_DIRECTIONS FOR THIS TASK_: These records are to be written out exactly as they read, minus the pictures.

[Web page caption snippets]
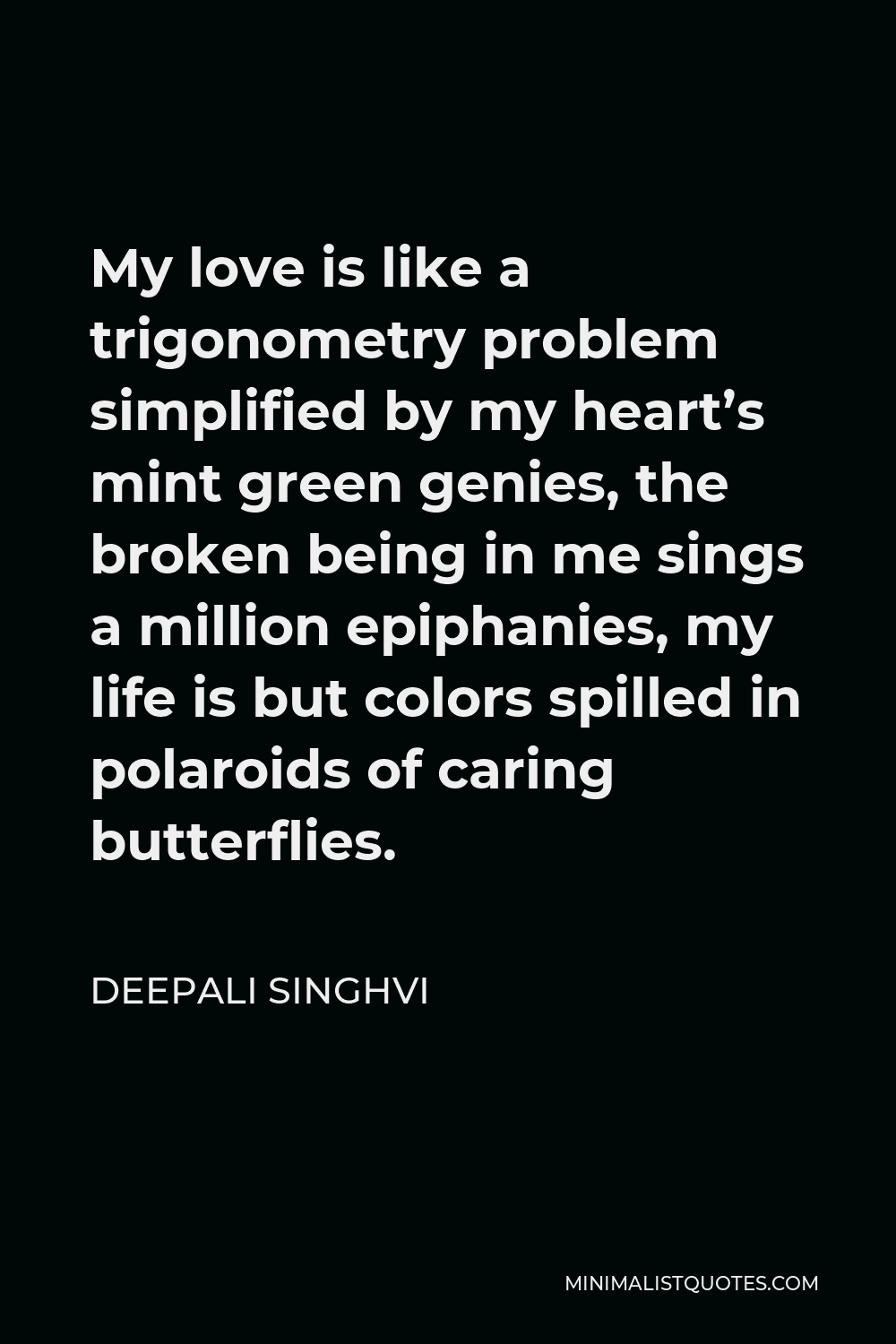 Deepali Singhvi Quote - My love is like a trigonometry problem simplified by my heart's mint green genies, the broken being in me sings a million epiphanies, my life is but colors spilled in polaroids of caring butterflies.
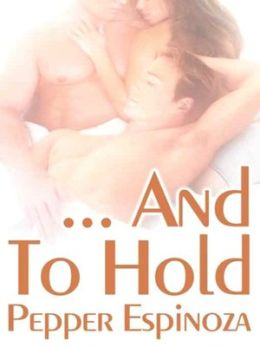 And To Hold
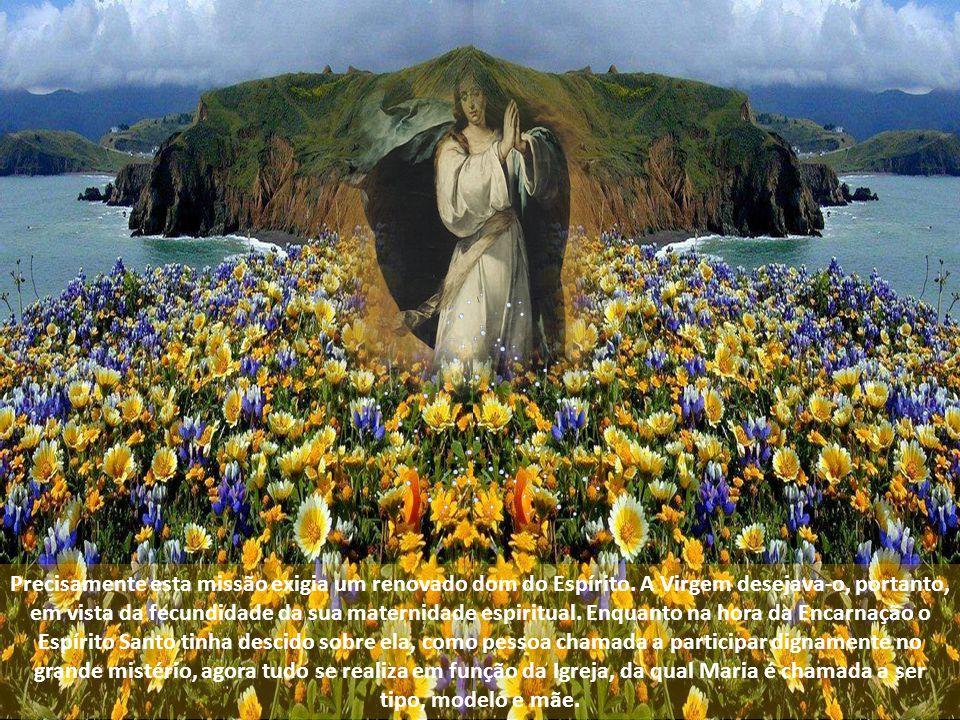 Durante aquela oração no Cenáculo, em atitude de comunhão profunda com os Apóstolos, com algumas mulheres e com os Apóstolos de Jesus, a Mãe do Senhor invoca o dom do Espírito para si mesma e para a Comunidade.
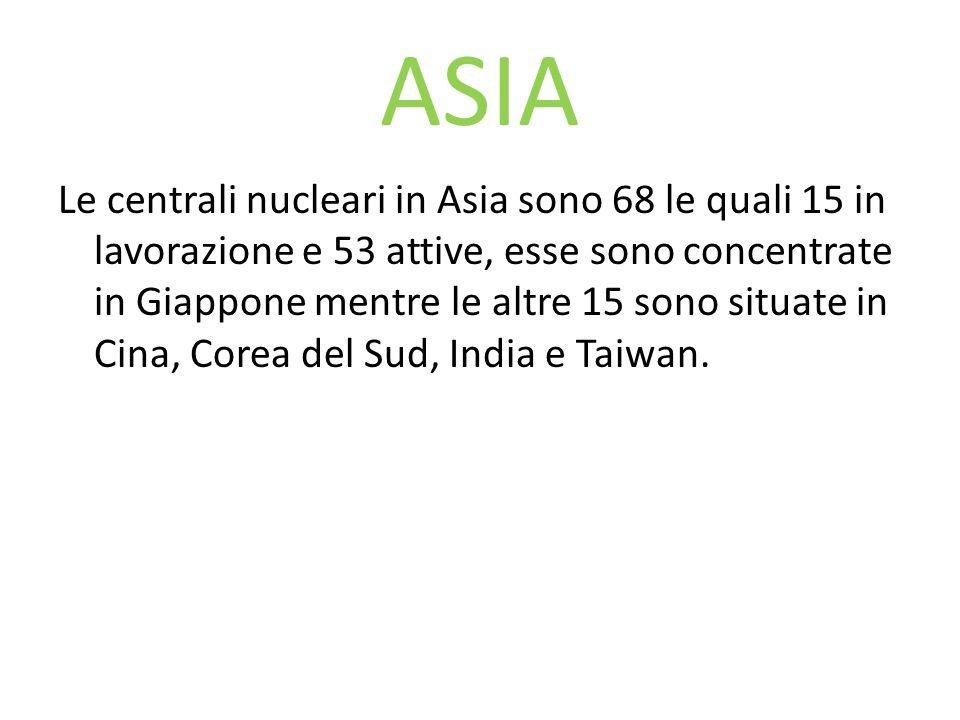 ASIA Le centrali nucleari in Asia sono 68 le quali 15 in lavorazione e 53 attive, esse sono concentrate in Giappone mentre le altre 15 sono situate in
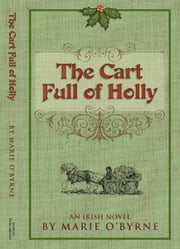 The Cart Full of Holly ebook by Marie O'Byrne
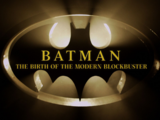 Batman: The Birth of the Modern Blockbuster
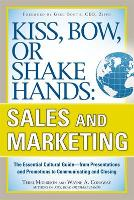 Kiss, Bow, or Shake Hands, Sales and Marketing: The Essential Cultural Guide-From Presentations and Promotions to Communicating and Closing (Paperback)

_ANSWER BELOW_:
 Deepali Singhvi Quote - My love is like a trigonometry problem simplified by my heart's mint green genies, the broken being in me sings a million epiphanies, my life is but colors spilled in polaroids of caring butterflies.
 And To Hold
 Durante aquela oração no Cenáculo, em atitude de comunhão profunda com os Apóstolos, com algumas mulheres e com os Apóstolos de Jesus, a Mãe do Senhor invoca o dom do Espírito para si mesma e para a Comunidade.
 ASIA Le centrali nucleari in Asia sono 68 le quali 15 in lavorazione e 53 attive, esse sono concentrate in Giappone mentre le altre 15 sono situate in
 The Cart Full of Holly ebook by Marie O'Byrne
 Batman: The Birth of the Modern Blockbuster
 Kiss, Bow, or Shake Hands, Sales and Marketing: The Essential Cultural Guide-From Presentations and Promotions to Communicating and Closing (Paperback)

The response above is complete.